AWS has patched a vulnerability in its Elastic Container Registry (ECR) that was uncovered by Lightspin researcher Gafnit Amiga during an examination of AWS’s ECR APIs.

The vulnerability “allowed external actors to delete, update, and create ECR Public images, layers, and tags in registries and repositories that belong to other AWS Accounts, by abusing undocumented internal ECR Public API actions”.
An attacker would be able to plant malware in such projects, and ECR would present them as legitimate, enabling software supply chain attacks.
Elastic Container Registry’s Public Gallery hosts popular projects such as NGINX, Ubuntu Linux, Amazon Linux, and HashiCorp’s Consul.
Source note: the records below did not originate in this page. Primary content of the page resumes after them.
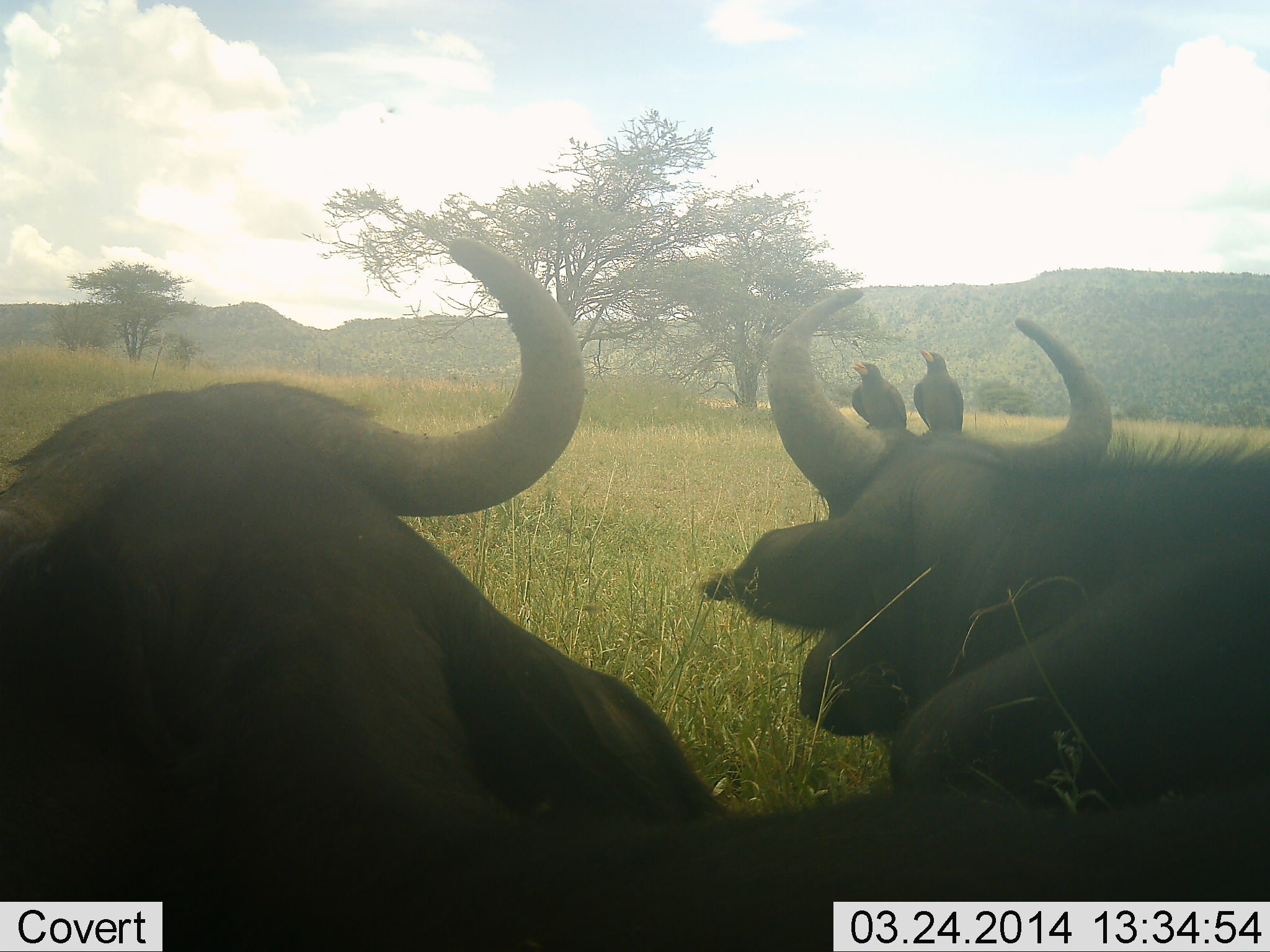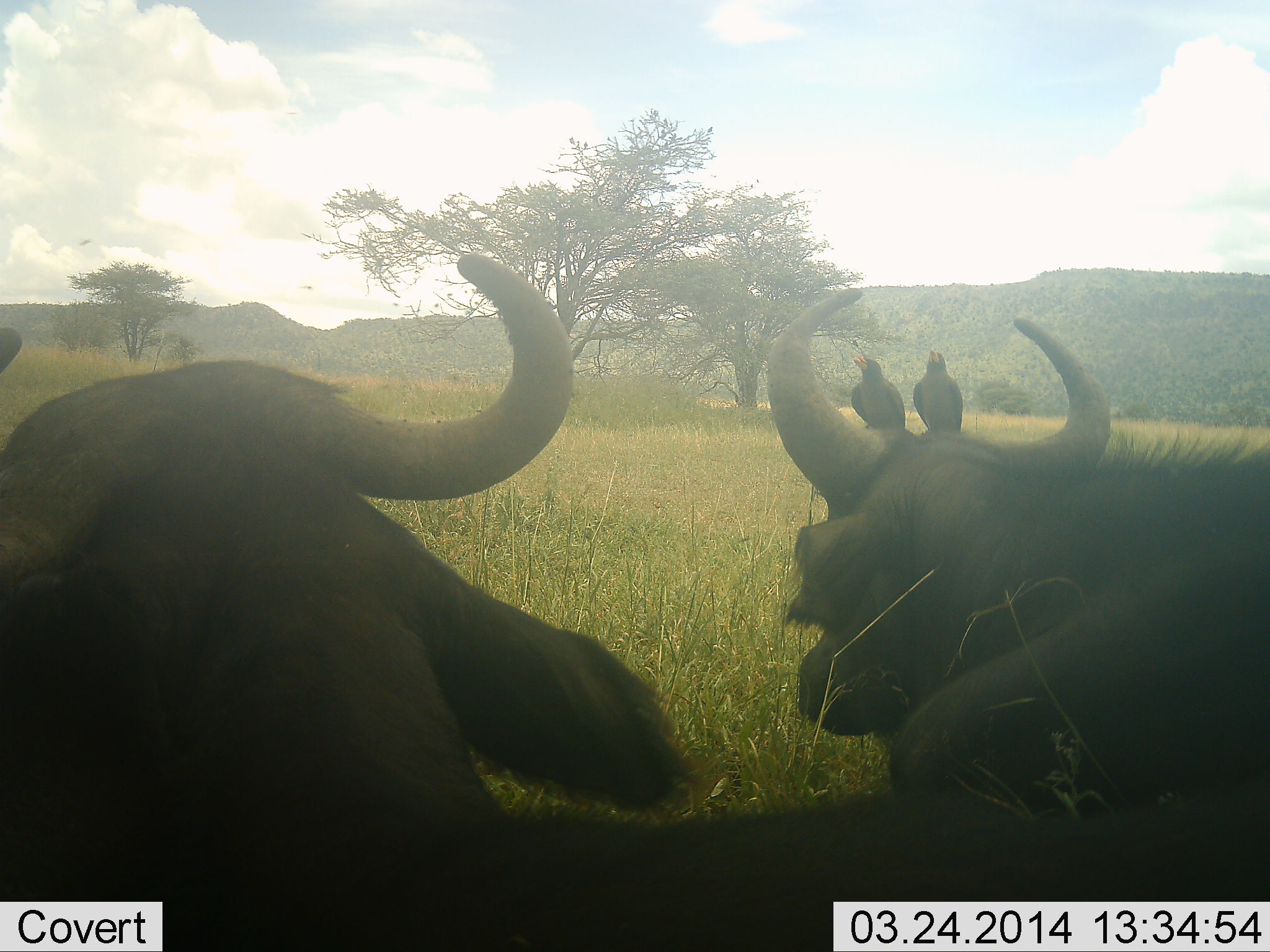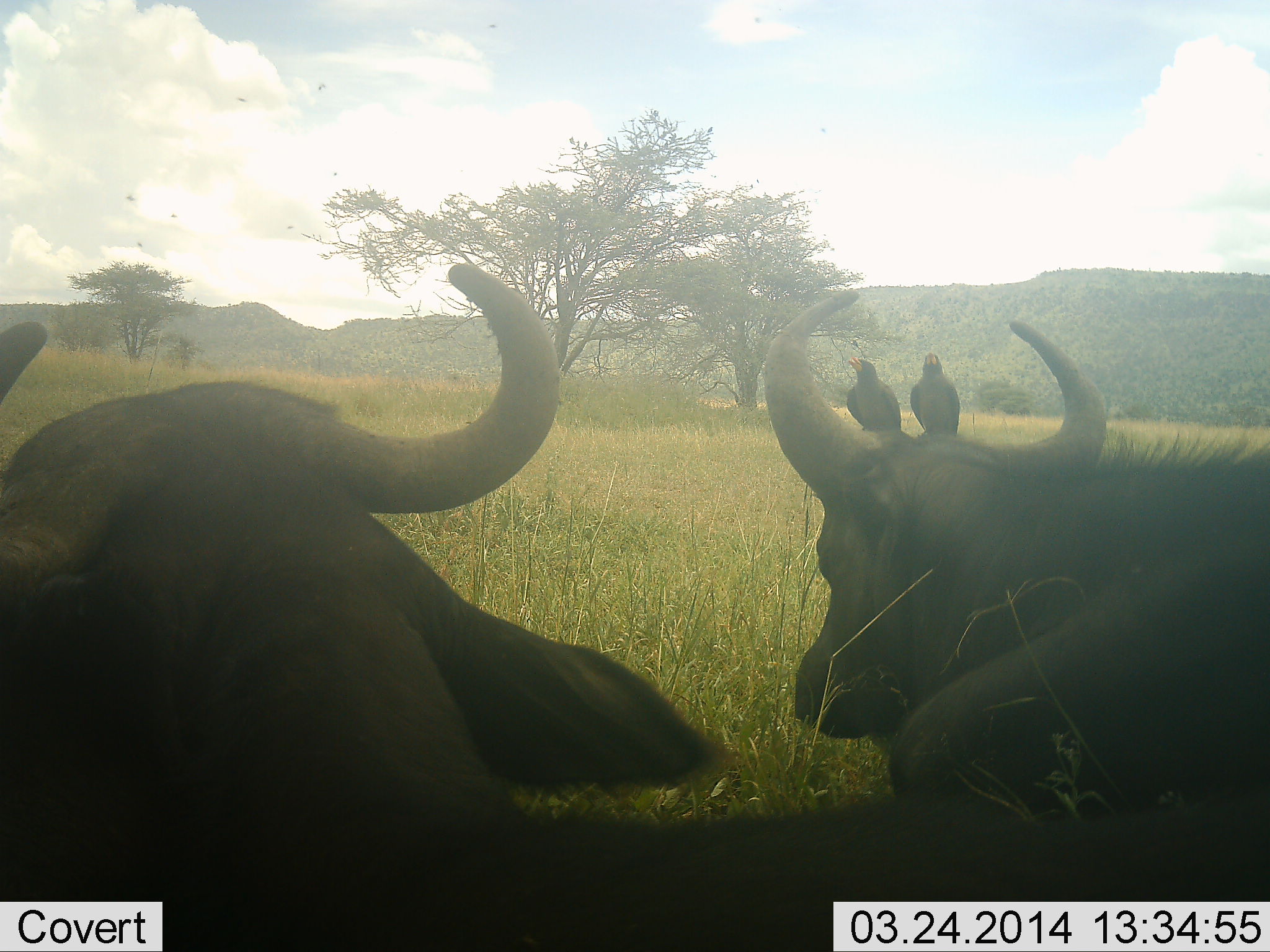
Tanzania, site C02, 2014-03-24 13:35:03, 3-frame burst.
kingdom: Animalia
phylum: Chordata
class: Mammalia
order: Artiodactyla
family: Bovidae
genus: Syncerus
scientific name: Syncerus caffer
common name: cape buffalo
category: buffalo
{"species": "buffalo (cape buffalo) (Syncerus caffer)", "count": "2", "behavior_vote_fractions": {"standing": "10%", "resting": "90%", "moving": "0%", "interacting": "0%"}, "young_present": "0%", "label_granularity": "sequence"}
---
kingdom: Animalia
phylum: Chordata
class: Aves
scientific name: Aves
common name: bird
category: otherbird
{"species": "otherbird (bird) (Aves)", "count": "2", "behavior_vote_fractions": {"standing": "50%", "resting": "57%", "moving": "7%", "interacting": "0%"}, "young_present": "0%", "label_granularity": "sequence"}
Amiga discovered seven publicly undocumented API actions, and from those worked out how to abuse the APIs.
“An adversary could do what I did and either remove or push new images which would appear as verified Registries belonging to Amazon, Canonical, and other popular companies, and providers,” she wrote.
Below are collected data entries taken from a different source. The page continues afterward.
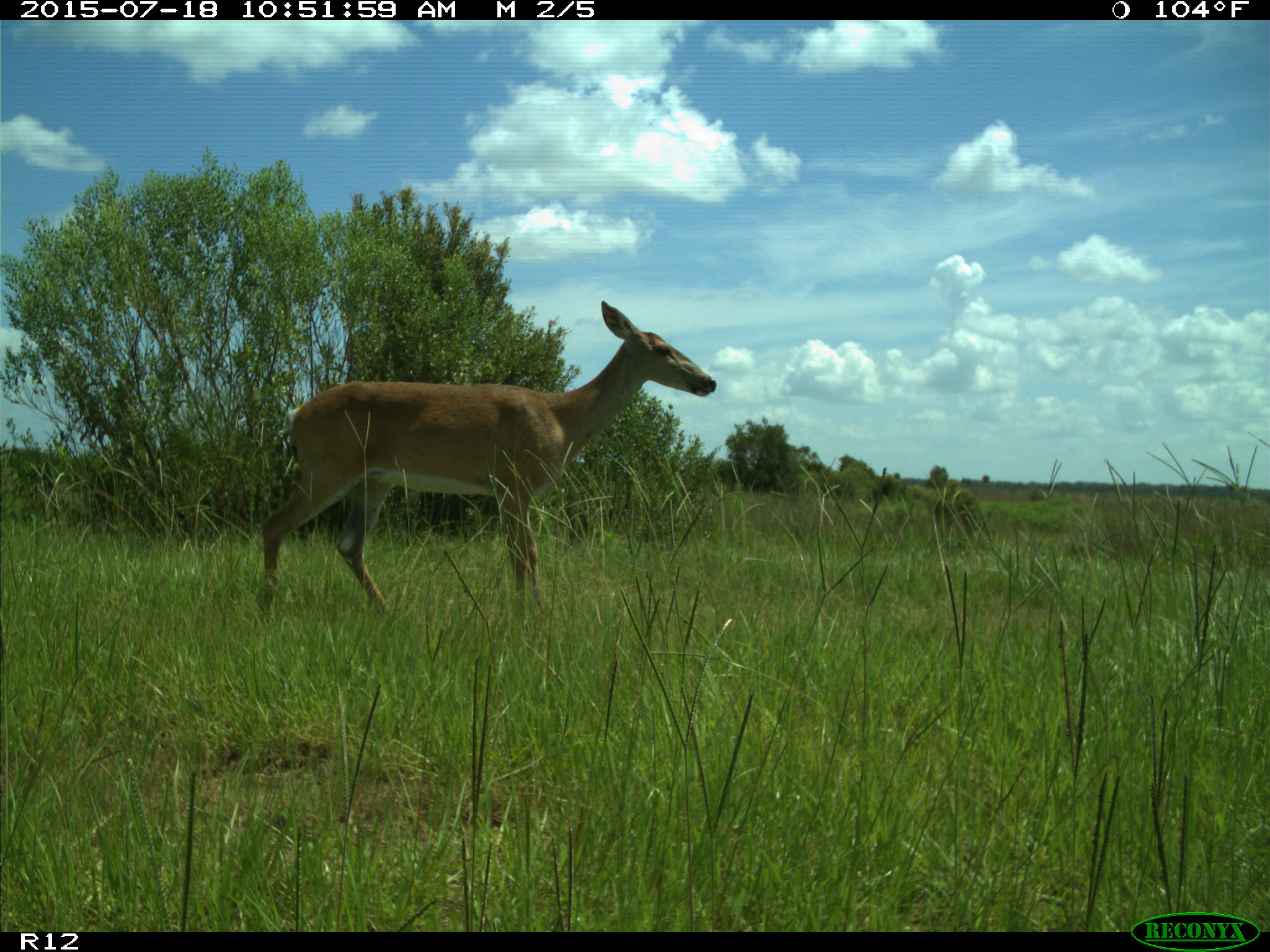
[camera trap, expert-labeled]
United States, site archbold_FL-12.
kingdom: Animalia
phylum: Chordata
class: Mammalia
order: Artiodactyla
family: Cervidae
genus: Odocoileus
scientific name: Odocoileus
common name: deer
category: unidentified deer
She said that the extent of the risk is hard to estimate: “Just the top six most popular (by downloads) images on the ECR Public Gallery combine for around 13 billion downloads and there are several thousands more images stored on ECR Public.
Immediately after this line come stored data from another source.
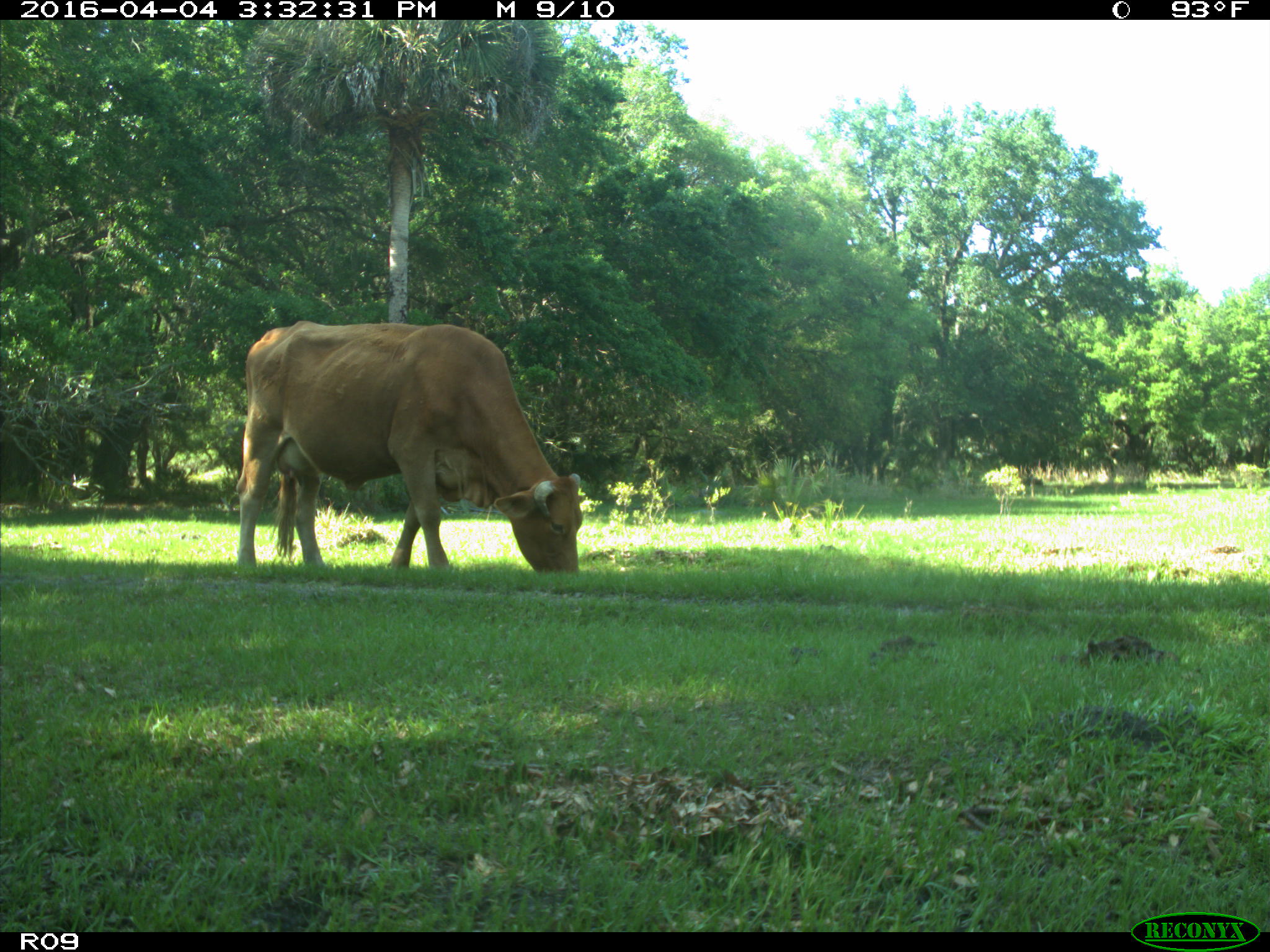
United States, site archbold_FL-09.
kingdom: Animalia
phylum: Chordata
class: Mammalia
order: Artiodactyla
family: Bovidae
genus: Bos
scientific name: Bos taurus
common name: domestic cow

“An analysis of Lightspin customers shows that 26 percent of all Kubernetes clusters have at least one Pod that pulls an image from public.ecr.aws.”
The vulnerability was patched during November.
In its advisory, AWS said: “We have conducted exhaustive analysis of all logs, we are confident our review was conclusive, and that the only activity associated with this issue was between accounts owned by the researcher.
"No other customers’ accounts were affected, and no customer action is required.”